Je retrouve avec amusement mes
lectures d’enfant où, délaissant les fantaisies de Kirkegaard ou d’Heidegger,
j’édifiais mon cerveau de dix ans par le truchement de livres d’une portée
éducative beaucoup plus ambitieuse : « Trois hommes dans un bateau »,
« Le Sapeur Camenber », ou mes albums de Tintin…
TROIS HOMMES DANS UN BATEAU
(Jérôme K. Jérôme)
Nous dressâmes une première liste que nous dûmes écarter. Il
était clair que le cours supérieur de la Tamise ne permettrait pas la
navigation d’un bateau assez grand pour contenir le matériel que nous venions
de décréter indispensable. Nous déchirâmes donc la liste, et en entreprîmes une
autre !
C’est alors que George déclara : « À mon avis, nous sommes
en train de faire fausse route. Il ne faut pas s’inquiéter du nécessaire, mais
seulement de l’indispensable. »
Hé oui, George fait parfois preuve d’un bon sens étonnant !

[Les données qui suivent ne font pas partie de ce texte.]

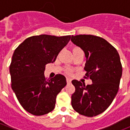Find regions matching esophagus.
Here are the masks:
<instances>
[{
    "mask_svg": "<svg viewBox=\"0 0 130 130\" xmlns=\"http://www.w3.org/2000/svg\"><path fill=\"white\" fill-rule=\"evenodd\" d=\"M66 81H67L68 83H70L71 81H72V79H71L70 77H67V79H66Z\"/></svg>",
    "mask_w": 130,
    "mask_h": 130,
    "instance_id": "1",
    "label": "esophagus"
}]
</instances>
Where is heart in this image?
<instances>
[{
	"instance_id": "b5f03b06",
	"label": "heart",
	"mask_w": 130,
	"mask_h": 130,
	"mask_svg": "<svg viewBox=\"0 0 130 130\" xmlns=\"http://www.w3.org/2000/svg\"><path fill=\"white\" fill-rule=\"evenodd\" d=\"M78 50H81V49L79 47H74L73 49V51H78ZM66 73H68V74H69V75H70L71 74V70H70V69H68L67 70H66Z\"/></svg>"
}]
</instances>
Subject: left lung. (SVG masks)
<instances>
[{
    "label": "left lung",
    "mask_w": 130,
    "mask_h": 130,
    "mask_svg": "<svg viewBox=\"0 0 130 130\" xmlns=\"http://www.w3.org/2000/svg\"><path fill=\"white\" fill-rule=\"evenodd\" d=\"M72 42L81 47L87 58V72L91 85L72 81L75 88L72 105L80 115L95 117L107 109L119 91L122 68L117 49L105 39L94 35L72 36Z\"/></svg>",
    "instance_id": "left-lung-1"
}]
</instances>
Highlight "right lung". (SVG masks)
Returning <instances> with one entry per match:
<instances>
[{"label":"right lung","instance_id":"1","mask_svg":"<svg viewBox=\"0 0 130 130\" xmlns=\"http://www.w3.org/2000/svg\"><path fill=\"white\" fill-rule=\"evenodd\" d=\"M71 36L42 34L26 38L16 48L10 66L11 86L25 110L36 116L54 109L58 93L66 85L64 75L45 77V65L56 60Z\"/></svg>","mask_w":130,"mask_h":130}]
</instances>
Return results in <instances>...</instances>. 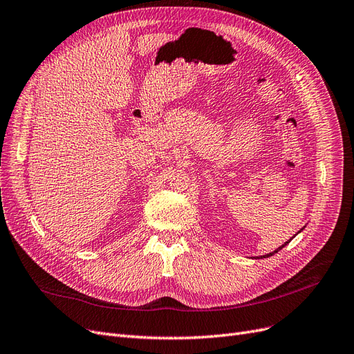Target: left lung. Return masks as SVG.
Masks as SVG:
<instances>
[{"mask_svg":"<svg viewBox=\"0 0 354 354\" xmlns=\"http://www.w3.org/2000/svg\"><path fill=\"white\" fill-rule=\"evenodd\" d=\"M303 230H304V227H301V230H300V231H299L297 234H300V232H301ZM297 234H295V235H297ZM295 235H294V236H295ZM294 236H292V238H294ZM292 238H291V239H292ZM291 239H290V241H291ZM290 241H287V243H283V244H282L281 247H278L277 250H273V252H272V253H269V254H265V256H260V259H265V257H270V256H273V254H275V253H278V252H279V250H282V248H283L285 245H287V244H288Z\"/></svg>","mask_w":354,"mask_h":354,"instance_id":"left-lung-1","label":"left lung"}]
</instances>
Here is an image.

Vous en seriez surpris. J’appelle ça de la sagesse. Et pas
seulement en ce qui concerne la remontée présente de la Tamise, mais, d’une
manière plus générale, pour tout ce qui touche à la descente du fleuve de la
vie…
Combien de gens, dans ce voyage, chargent leur bateau,
jusqu’à le mettre en danger de sombrer, de toute une cargaison de vanités
qu’ils tiennent pour indispensable à leur bien-être, et qui ne sont en fait
qu’encombrantes futilités !
Regardez-les remplir leur pauvre petit esquif de beaux
habits, de grandes maisons, d’une domesticité royale, d’une horde de « bons
amis » qui se soucient d’eux autant que de l’an quarante.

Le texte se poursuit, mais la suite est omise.